## ASSIGNMENT
Copy all lines in the data that contain the string "level".

## EXERCISE INPUTS

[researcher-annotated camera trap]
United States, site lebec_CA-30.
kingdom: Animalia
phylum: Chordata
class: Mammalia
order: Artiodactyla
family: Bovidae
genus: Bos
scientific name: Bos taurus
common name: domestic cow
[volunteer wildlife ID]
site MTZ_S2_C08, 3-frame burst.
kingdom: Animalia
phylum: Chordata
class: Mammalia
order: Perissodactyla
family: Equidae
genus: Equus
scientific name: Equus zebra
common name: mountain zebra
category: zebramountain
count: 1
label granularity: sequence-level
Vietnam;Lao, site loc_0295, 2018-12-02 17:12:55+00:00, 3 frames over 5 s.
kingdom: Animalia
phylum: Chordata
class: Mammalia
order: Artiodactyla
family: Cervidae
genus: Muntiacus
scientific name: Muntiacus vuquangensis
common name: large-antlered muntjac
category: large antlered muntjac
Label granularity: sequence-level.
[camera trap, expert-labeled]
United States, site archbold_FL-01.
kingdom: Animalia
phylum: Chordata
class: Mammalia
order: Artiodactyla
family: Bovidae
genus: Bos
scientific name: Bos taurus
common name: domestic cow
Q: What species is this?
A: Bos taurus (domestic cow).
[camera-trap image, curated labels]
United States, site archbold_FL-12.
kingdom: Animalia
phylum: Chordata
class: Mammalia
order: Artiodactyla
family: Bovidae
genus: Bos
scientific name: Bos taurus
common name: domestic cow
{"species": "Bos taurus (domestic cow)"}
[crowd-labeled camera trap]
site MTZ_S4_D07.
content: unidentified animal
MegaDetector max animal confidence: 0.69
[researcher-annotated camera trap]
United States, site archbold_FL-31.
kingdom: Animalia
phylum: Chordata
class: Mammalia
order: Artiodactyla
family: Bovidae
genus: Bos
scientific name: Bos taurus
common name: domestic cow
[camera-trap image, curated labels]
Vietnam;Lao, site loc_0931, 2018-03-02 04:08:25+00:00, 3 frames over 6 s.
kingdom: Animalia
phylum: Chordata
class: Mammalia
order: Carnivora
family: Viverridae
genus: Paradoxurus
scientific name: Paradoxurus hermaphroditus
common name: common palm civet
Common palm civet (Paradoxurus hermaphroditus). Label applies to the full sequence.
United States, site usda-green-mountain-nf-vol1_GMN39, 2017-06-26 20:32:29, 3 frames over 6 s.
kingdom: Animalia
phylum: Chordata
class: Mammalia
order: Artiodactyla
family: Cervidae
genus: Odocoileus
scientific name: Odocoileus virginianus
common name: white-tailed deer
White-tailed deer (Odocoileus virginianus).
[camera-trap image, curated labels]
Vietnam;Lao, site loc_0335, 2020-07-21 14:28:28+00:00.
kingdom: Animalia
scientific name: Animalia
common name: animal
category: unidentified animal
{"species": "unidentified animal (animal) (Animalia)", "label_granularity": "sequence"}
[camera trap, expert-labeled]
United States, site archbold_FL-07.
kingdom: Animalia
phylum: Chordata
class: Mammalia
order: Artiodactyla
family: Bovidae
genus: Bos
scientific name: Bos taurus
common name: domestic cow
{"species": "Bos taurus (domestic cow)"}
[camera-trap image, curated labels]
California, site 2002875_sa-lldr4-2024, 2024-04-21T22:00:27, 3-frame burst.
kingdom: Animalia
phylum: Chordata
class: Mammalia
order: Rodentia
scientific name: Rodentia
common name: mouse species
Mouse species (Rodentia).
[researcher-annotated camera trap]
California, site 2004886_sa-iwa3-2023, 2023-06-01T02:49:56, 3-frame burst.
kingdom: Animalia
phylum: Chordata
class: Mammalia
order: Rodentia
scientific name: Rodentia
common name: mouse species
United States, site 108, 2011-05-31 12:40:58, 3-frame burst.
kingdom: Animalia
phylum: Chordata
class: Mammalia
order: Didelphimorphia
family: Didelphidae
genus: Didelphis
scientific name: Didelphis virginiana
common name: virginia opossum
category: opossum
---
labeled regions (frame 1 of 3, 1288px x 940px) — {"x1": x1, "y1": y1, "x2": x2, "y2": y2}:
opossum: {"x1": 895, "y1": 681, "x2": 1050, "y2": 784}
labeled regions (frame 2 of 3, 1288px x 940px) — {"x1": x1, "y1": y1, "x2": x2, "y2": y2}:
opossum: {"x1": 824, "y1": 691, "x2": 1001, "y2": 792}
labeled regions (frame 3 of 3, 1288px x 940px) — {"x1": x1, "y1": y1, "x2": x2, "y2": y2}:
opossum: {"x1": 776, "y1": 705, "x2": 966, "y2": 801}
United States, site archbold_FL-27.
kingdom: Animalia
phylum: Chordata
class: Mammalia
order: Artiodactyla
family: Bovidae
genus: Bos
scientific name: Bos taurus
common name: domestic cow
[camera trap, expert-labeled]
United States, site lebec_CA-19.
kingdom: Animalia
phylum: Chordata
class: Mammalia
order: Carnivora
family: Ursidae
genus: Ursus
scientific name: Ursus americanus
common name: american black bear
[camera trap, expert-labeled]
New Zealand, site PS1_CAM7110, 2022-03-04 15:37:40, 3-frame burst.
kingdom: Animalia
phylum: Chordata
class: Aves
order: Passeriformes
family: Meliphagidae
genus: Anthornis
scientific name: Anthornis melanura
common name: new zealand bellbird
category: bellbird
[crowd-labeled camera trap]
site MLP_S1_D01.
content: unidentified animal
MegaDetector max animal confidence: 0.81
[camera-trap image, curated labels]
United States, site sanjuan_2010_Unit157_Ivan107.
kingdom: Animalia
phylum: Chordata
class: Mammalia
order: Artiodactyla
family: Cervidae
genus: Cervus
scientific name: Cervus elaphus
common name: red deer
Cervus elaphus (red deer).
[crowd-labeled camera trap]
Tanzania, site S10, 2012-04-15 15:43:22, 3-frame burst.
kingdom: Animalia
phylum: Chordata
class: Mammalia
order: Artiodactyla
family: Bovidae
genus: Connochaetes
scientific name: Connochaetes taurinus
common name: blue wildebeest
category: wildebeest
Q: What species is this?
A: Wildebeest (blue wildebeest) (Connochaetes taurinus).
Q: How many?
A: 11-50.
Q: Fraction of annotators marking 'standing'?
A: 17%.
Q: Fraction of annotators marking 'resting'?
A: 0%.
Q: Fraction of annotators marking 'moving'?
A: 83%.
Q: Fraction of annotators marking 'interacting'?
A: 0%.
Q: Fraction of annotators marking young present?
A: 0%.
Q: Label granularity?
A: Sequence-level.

## OUTPUT BELOW
label granularity: sequence-level
Label granularity: sequence-level.
A: Sequence-level.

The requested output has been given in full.